# what type of birch tree?



## crwilson (Feb 9, 2005)

Hey everyone what type of birch trees are in this pic I assume grey birch and then one white birch in the middle of the photo, they have a lot of dark colored lichen growing on them, I want to start managing this forest what should I do with all this birch? clear it out or let it grow for firewood? what uses can I find for it. This area used to be a blueberry field about 15 or 20 years ago and I wonder if this other photo is some kind of blueberry relative as it is by far the most abundant plant on the forest floor, sorry only pics are in winter.


----------



## MichaelZ (May 21, 2013)

Birch is my favorite for firewood. It is heavier than poplar but lighter than oak, and much easier to lift than oak. It splits easily. It burns well and smells great when it burns. And the bark is a great fire-starter - about 100X better than the crummy fire-starter bricks you buy. 
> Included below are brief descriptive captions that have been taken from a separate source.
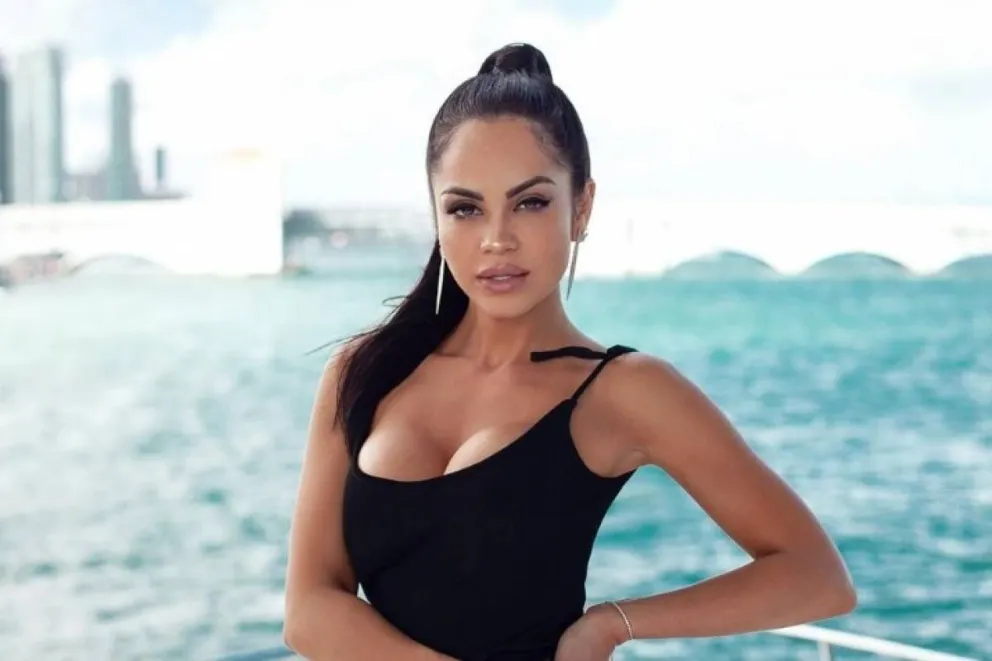 Natti Natasha. Fuente: (Twitter)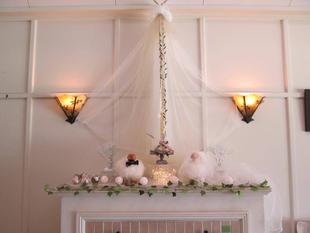 森と動物のハーモニー～山手の丘のウェディング物語～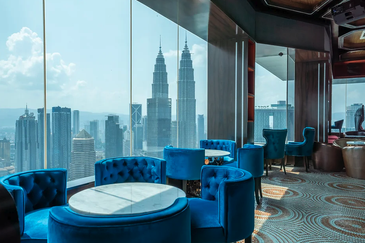 Victory Suites (The Face 2), KLCC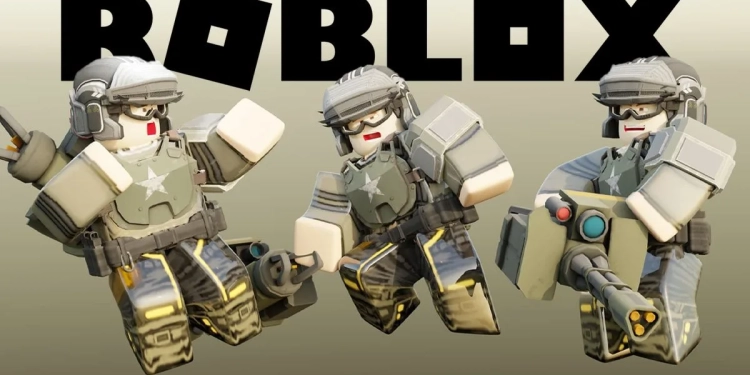 7 Game Tembak-Tembak Roblox Terbaik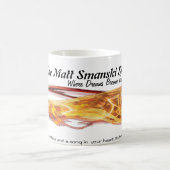 mSmanski Show-Bonbon-Tasse! Kaffeetasse (Mittel)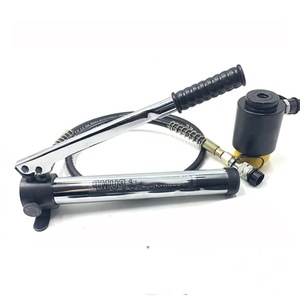 Sky-15 Vòng Die tấm kim loại thủy lực puncher công cụ với bơm tay knockout Punch điều khiển lỗ Digger công cụ - Product Image 3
Also, birch is good for crafts. Check out https://www.etsy.com/search?q=birch&ship_to=US for ideas on how you could sell this.


----------



## farmerDale (Jan 8, 2011)

I don't think those are any kind of birch. They look to me like white poplar, or aspen. But I feel like the photo may be kind of tricky, the lighting is very dull. Maybe I am wrong???
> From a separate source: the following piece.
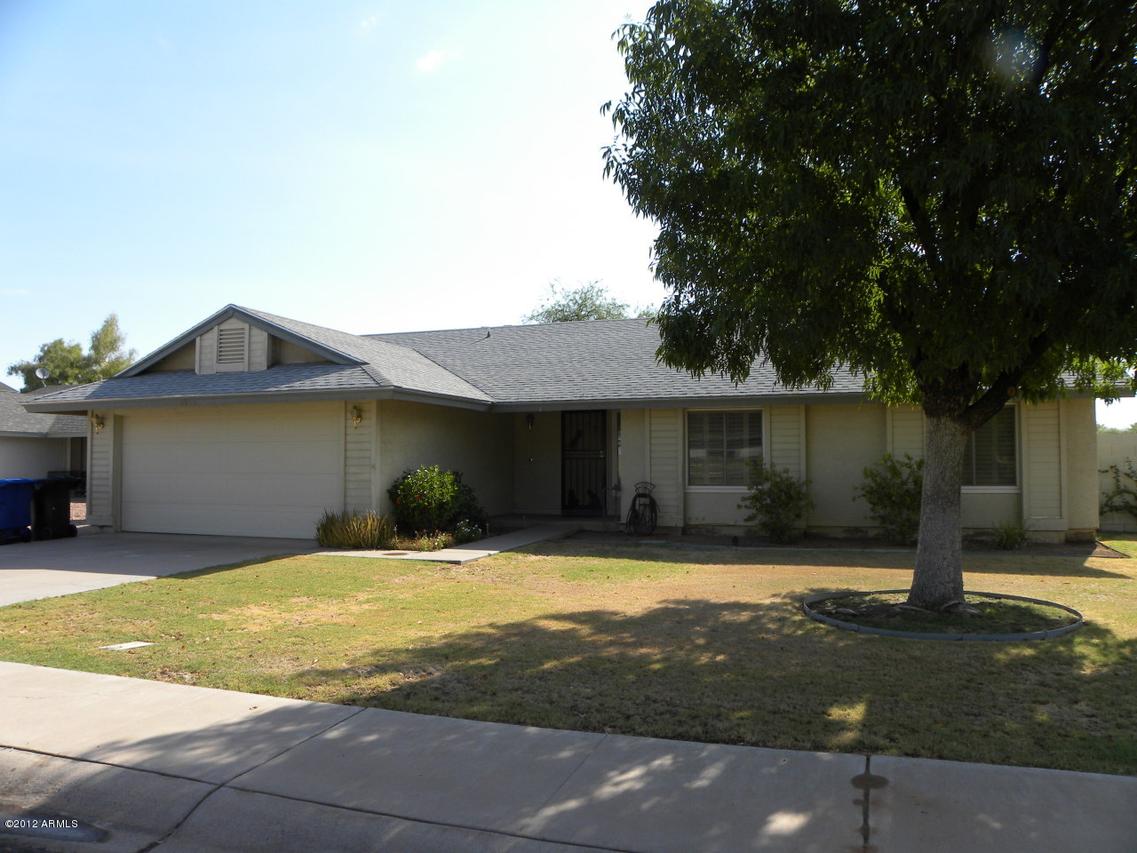 1903 N Brentwood Pl., Chandler, AZ 85224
Regarding the lower pic, how big is the plant those leaves are from? Is it a shrub 4 to 6 feet high?


----------



## crwilson (Feb 9, 2005)

hey guys the shrubby plant is about 8 to 16 inches on average and in the summer they are thick thick thick, all over the forest floor, those are just a few of the only ones to be poking up through the snow for the photo. There are wild blueberries growing in the same area a much smaller plant and smaller leaves but im pretty certain if I remember correctly that these sometimes produce a dark blue coloured berry also. could it be some sort of huckleberry or something? Also about the birch trees when I first looked I was confused too they have so much lichen on them I thought they were some poplars or aspen at first but maybe this pic will help, sorry for the bad coloring the camera wasn't working to well with all the snow as it was really bright out.


----------



## dizzy (Jun 25, 2013)

Looks to be gray birch.


----------



## WestFork (Dec 20, 2012)

They don't look like birch to me. They look like alder. What region are you from? It is hard to tell in the photos. Does the bark of the larger trees have thin paper that can be peeled off?

They look to me to be red alder, common to the pacific states.

https://plants.usda.gov/core/profile?symbol=ALRU2


----------



## Fennick (Apr 16, 2013)

Looks to me like alder.

OP, it would be helpful to know what your location is.


----------